Sta il fatto che l’altro giorno Claudio, Mattia e Nicco si son rifiutati di risalire in cella dopo l’ora d’aria per protestare contro questo nuovo blocco. Dopo un po’ di subbuglio tra le guardie, i tre hanno ottenuto di parlare con l’Ispettore, che ha garantito che provvederà. Sarà vero? I tre ci fan sapere che, in caso negativo, continueranno a protestare e ci hanno chiesto di comunicarvelo. Come al solito ora tocca a noi, e a voi che ci leggete.

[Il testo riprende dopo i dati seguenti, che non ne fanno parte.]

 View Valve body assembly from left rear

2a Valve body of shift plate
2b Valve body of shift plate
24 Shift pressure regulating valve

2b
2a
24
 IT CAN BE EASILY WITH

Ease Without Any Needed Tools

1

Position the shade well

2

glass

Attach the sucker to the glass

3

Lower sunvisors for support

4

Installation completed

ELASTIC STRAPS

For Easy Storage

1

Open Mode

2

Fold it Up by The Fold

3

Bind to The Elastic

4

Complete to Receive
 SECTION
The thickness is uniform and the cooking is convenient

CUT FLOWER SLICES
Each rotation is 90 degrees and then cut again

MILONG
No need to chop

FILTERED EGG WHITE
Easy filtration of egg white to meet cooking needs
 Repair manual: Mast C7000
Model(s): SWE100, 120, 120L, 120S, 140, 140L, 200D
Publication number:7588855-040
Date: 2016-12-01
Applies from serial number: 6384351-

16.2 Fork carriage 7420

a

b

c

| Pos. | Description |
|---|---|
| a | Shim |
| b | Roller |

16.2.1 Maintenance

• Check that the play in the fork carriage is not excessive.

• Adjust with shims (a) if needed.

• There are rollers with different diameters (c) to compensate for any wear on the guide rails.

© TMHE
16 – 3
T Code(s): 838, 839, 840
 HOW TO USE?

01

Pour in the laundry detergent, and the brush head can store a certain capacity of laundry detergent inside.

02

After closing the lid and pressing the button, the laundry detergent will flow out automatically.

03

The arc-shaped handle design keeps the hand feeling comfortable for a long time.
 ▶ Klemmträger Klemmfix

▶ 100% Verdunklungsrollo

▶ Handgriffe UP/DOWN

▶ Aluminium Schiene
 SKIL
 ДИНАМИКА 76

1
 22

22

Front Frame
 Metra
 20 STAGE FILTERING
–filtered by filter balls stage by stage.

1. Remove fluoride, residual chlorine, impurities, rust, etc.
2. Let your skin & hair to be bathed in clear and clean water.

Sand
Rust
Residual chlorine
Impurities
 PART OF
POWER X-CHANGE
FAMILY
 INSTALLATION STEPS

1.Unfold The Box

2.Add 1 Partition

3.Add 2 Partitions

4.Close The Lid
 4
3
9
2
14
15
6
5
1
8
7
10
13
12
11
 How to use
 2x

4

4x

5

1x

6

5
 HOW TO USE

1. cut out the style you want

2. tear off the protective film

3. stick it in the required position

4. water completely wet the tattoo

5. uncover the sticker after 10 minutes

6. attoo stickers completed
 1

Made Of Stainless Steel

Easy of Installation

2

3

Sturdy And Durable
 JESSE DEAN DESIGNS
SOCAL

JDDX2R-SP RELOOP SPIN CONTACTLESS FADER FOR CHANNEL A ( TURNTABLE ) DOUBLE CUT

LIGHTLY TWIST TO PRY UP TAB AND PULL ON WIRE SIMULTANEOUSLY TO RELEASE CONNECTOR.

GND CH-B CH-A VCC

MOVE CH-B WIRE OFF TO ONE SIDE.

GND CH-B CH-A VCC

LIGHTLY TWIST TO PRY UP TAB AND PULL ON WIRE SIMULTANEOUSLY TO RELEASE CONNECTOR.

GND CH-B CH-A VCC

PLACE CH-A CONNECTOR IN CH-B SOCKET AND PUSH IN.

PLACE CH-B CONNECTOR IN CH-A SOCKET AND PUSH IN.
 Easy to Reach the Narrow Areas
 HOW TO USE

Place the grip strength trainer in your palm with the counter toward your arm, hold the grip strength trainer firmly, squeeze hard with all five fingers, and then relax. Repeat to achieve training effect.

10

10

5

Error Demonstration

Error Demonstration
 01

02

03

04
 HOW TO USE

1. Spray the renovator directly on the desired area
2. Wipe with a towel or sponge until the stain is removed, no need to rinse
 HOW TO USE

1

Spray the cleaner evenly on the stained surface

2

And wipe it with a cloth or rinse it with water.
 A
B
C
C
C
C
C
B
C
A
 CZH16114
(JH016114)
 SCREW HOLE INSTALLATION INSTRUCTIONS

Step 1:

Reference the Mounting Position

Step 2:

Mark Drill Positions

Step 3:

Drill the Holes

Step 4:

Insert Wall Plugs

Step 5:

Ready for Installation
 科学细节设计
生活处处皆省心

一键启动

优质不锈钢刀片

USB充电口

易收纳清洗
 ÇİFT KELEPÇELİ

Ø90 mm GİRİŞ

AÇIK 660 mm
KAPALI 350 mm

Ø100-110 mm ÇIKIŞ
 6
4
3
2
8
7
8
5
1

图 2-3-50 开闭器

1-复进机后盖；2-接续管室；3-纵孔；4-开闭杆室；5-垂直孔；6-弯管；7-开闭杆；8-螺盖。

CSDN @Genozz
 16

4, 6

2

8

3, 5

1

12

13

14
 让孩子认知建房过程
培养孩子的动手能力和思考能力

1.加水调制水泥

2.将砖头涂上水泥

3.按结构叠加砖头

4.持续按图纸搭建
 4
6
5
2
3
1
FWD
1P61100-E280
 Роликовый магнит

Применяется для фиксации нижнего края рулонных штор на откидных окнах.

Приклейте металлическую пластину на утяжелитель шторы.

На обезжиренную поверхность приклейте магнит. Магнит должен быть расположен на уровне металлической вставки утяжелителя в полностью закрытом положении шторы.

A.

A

29 gennaio. Tram numero 16. Poco prima del capolinea di piazza Sabotino, tre controllori in borghese tentano il solito blitz alla ricerca di portoghesi. Pur sapendo di essere i più odiati, stamattina son belli tranquilli: San Paolo non è mica Porta Palazzo e son sicuri di poter lavorare in santa pace. Tanto che, quando beccano passeggero con un biglietto non tanto in regola, non solo lo fanno scendere ma cercano di trattenerlo e poi lo inseguono addirittura. A ripagare tanta solerzia ci pensa il malcapitato che, placcato, li piglia a colpi di pompa di bicicletta. I tre si fan refertare quattro giorni di prognosi mentre il portoghese, dopo una baruffa con la polizia intervenuta sul posto, finisce purtroppo alle Vallette.
29 gennaio. Roma. Una catena, con alle estremità due mattoni, è stata lanciata sui cavi della corrente della linea ferroviaria ad Alta Velocità, raccogliendo l’invito a bloccare tutto contro il blocco dei colloqui imposto a Chiara, Niccolò, Mattia e Claudio. Sul cavalcavia viene legato uno striscione su cui è scritto: «No tav liberi/e, Tutti/e liberi/e».